Format everything in the data from the line containing "In the provided image, among options" down to the line containing "26.3 metres", both included, as a numbered list with blank lines omitted. Leave the pictures out of the answer.

Excerpts from a spatial dataset:
══════════════════════════════

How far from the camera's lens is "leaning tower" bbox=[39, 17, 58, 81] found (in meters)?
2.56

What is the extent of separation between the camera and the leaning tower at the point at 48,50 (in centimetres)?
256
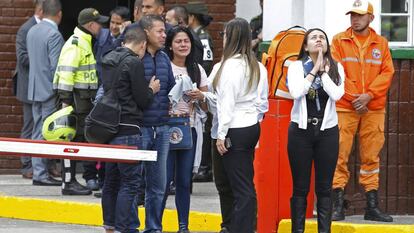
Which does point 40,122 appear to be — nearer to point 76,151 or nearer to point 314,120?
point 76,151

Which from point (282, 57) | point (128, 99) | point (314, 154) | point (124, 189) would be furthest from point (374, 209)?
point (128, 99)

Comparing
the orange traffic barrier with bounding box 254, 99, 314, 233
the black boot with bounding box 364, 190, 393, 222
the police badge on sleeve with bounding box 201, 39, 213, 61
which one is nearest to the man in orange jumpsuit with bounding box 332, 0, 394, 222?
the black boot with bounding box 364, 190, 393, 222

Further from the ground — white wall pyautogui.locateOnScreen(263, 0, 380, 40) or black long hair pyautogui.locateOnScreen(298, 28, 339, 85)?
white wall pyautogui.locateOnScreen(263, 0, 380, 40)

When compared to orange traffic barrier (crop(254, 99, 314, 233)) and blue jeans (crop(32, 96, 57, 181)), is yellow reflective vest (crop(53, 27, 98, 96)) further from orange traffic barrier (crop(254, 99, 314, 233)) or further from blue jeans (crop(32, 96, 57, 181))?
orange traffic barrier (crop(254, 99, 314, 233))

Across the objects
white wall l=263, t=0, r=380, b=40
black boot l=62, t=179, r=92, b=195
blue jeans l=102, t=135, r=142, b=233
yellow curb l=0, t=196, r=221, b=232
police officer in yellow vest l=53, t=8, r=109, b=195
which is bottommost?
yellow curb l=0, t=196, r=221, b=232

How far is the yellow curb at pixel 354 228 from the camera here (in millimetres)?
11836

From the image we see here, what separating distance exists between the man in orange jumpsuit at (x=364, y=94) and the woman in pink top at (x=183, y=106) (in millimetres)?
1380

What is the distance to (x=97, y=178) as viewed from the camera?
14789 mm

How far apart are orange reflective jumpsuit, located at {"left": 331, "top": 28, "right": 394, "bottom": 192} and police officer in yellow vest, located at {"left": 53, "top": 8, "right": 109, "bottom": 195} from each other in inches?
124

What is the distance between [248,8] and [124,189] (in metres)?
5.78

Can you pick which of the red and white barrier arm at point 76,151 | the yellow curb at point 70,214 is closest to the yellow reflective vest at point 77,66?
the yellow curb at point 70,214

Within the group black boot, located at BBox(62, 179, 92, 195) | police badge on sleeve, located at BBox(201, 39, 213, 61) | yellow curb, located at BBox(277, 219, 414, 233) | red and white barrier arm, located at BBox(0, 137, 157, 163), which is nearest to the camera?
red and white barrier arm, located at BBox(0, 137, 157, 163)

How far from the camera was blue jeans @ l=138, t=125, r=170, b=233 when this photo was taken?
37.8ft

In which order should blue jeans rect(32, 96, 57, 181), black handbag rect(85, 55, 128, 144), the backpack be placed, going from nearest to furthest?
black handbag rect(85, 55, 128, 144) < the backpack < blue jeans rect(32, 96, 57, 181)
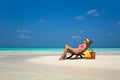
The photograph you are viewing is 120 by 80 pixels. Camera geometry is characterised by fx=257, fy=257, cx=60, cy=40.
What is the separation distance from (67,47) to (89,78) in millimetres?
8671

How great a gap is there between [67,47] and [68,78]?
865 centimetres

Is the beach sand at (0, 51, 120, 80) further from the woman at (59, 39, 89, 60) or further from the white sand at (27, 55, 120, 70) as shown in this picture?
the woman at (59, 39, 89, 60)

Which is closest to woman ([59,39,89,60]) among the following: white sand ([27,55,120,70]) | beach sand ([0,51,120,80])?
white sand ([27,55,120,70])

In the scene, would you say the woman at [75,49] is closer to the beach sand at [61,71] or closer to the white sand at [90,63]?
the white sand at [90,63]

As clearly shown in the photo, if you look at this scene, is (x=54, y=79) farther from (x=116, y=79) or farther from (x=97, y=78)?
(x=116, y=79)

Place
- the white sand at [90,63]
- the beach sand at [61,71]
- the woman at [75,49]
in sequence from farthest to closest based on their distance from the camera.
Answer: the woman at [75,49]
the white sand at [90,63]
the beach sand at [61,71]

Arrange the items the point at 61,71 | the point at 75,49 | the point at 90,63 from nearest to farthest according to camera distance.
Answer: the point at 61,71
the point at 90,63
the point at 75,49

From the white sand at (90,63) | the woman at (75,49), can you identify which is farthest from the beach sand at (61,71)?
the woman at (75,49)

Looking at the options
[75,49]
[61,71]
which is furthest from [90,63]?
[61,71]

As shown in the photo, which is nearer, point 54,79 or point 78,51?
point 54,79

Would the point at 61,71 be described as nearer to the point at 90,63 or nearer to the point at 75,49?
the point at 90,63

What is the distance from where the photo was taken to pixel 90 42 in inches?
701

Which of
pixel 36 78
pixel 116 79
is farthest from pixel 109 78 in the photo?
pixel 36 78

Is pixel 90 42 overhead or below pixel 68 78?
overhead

══════════════════════════════

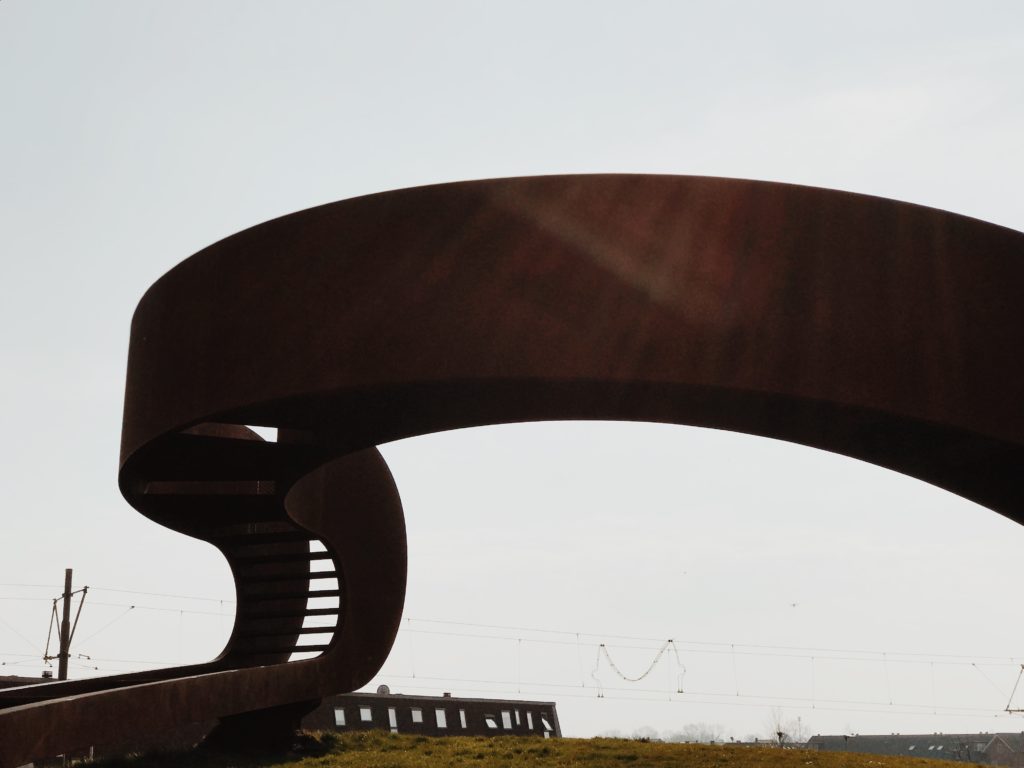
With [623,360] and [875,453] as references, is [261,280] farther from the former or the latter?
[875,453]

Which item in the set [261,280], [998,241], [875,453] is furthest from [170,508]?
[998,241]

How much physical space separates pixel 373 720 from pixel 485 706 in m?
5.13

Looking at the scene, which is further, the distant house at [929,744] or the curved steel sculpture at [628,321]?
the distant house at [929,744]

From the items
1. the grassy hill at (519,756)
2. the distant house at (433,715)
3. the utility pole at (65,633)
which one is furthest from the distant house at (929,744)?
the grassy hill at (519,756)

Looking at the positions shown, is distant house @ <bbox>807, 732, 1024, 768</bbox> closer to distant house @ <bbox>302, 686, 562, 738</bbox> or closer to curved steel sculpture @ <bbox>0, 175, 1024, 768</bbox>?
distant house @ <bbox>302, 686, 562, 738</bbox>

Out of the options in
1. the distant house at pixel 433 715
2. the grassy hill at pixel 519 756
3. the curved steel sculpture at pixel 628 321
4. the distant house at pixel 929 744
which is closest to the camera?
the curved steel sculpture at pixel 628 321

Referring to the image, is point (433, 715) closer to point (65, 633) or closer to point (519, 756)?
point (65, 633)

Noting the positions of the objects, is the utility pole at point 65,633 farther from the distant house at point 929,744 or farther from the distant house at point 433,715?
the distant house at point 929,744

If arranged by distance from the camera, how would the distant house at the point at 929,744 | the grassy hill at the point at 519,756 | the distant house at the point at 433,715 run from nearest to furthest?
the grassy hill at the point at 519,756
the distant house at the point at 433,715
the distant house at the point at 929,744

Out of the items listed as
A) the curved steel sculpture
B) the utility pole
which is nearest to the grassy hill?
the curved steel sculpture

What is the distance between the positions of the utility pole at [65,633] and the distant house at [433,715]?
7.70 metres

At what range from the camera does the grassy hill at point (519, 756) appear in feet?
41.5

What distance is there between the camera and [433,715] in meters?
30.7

══════════════════════════════

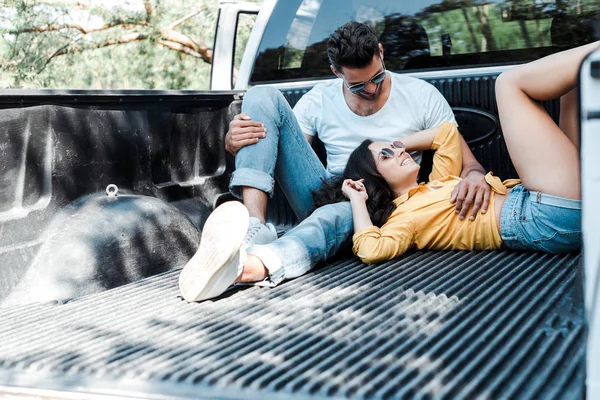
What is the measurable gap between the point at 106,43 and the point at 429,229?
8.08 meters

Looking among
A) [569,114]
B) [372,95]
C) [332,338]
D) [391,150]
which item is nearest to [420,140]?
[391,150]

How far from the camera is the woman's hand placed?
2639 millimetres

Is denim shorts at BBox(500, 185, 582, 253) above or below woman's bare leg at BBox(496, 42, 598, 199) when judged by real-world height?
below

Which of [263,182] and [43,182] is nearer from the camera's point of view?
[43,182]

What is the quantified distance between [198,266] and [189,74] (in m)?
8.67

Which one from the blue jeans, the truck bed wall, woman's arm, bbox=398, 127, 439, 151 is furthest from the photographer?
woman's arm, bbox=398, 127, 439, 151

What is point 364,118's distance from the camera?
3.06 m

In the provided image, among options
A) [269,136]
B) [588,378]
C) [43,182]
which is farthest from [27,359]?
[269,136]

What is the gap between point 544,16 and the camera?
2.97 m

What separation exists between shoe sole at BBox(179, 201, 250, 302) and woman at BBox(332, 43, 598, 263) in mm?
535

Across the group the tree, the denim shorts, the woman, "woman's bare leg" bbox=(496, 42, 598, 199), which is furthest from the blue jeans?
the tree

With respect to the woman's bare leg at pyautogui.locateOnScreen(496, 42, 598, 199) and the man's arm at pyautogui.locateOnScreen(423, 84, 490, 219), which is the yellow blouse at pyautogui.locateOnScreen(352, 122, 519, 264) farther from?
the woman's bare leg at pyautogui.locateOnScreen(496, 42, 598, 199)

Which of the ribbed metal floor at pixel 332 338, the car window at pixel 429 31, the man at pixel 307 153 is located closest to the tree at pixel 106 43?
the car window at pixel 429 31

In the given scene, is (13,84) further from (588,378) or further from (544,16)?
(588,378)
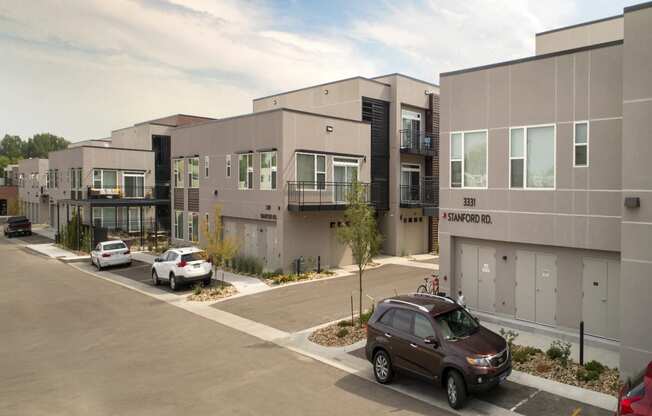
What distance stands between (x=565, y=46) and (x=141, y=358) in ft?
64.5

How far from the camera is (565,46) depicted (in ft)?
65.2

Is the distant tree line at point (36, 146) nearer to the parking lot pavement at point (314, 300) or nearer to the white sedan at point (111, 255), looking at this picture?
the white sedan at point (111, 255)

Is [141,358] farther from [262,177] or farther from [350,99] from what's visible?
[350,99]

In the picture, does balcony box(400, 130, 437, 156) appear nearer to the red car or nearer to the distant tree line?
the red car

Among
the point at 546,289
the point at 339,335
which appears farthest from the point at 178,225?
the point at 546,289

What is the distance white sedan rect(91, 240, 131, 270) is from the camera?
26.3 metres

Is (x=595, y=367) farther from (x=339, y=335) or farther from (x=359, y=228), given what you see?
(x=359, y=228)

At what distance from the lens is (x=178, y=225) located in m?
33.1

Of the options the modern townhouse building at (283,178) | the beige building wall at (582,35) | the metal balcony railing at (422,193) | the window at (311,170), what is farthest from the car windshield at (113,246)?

══════════════════════════════

## RESULT FOR THIS EXERCISE
1. In the provided image, among options
2. A) [269,136]
3. B) [588,378]
4. C) [43,182]
5. which is farthest from [27,359]?
6. [269,136]
7. What is the gap between point 544,16 and the camera?
8. 2.97 m
9. What separation exists between shoe sole at BBox(179, 201, 250, 302) and woman at BBox(332, 43, 598, 263) in mm?
10. 535
11. Across the group the tree, the denim shorts, the woman, "woman's bare leg" bbox=(496, 42, 598, 199), which is furthest from the blue jeans?
12. the tree
13. With respect to the woman's bare leg at pyautogui.locateOnScreen(496, 42, 598, 199) and the man's arm at pyautogui.locateOnScreen(423, 84, 490, 219), which is the yellow blouse at pyautogui.locateOnScreen(352, 122, 519, 264) farther from?
14. the woman's bare leg at pyautogui.locateOnScreen(496, 42, 598, 199)
15. Which of the ribbed metal floor at pixel 332 338, the car window at pixel 429 31, the man at pixel 307 153 is located closest to the tree at pixel 106 43?
16. the car window at pixel 429 31
17. In the given scene, is (13,84) further from (588,378) or further from (544,16)?
18. (588,378)
19. What distance stands between (x=565, y=46) and (x=141, y=358) in ft?
20. 64.5
21. How far from the camera is (565,46) depicted (in ft)?
22. 65.2
23. Is the distant tree line at point (36, 146) nearer to the parking lot pavement at point (314, 300) or nearer to the white sedan at point (111, 255), looking at this picture?
24. the white sedan at point (111, 255)
25. Is [141,358] farther from [262,177] or farther from [350,99] from what's visible?
26. [350,99]
27. In the picture, does balcony box(400, 130, 437, 156) appear nearer to the red car or nearer to the distant tree line?
28. the red car
29. Among
30. the point at 546,289
31. the point at 339,335
32. which appears farthest from the point at 178,225?
33. the point at 546,289
34. What is the distance white sedan rect(91, 240, 131, 270) is from the camera?
35. 26.3 metres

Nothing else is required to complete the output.